== MATERIAL PROVIDED

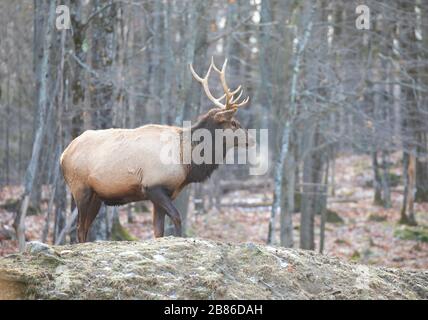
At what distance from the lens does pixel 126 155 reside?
9156 mm

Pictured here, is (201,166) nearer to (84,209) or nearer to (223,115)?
(223,115)

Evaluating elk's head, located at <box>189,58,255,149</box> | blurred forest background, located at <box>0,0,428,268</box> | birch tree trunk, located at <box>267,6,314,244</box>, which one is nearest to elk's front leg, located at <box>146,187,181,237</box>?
elk's head, located at <box>189,58,255,149</box>

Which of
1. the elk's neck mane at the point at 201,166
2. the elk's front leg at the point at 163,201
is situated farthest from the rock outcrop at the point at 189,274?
the elk's neck mane at the point at 201,166

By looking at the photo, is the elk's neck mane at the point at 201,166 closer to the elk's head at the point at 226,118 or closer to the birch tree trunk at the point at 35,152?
the elk's head at the point at 226,118

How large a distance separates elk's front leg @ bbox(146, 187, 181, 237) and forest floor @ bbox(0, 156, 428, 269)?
16.4ft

====

• [REQUEST]: Convert all of the items above into a two-column CSV with the columns "text" and "answer", one row per item. Put each value in its own quoted field, replace line breaks with spaces, and leave the pictures out.

• [ANSWER BELOW]:
text,answer
"At what distance from the lens does pixel 126 155 reside?","9156 mm"
"Pictured here, is (201,166) nearer to (84,209) or nearer to (223,115)?","(223,115)"
"Evaluating elk's head, located at <box>189,58,255,149</box> | blurred forest background, located at <box>0,0,428,268</box> | birch tree trunk, located at <box>267,6,314,244</box>, which one is nearest to elk's front leg, located at <box>146,187,181,237</box>?","elk's head, located at <box>189,58,255,149</box>"
"Which of 1. the elk's neck mane at the point at 201,166 2. the elk's front leg at the point at 163,201 is situated farthest from the rock outcrop at the point at 189,274?","the elk's neck mane at the point at 201,166"
"By looking at the photo, is the elk's neck mane at the point at 201,166 closer to the elk's head at the point at 226,118 or closer to the birch tree trunk at the point at 35,152?","the elk's head at the point at 226,118"
"How large a distance separates elk's front leg @ bbox(146, 187, 181, 237) and forest floor @ bbox(0, 156, 428, 269)?","16.4ft"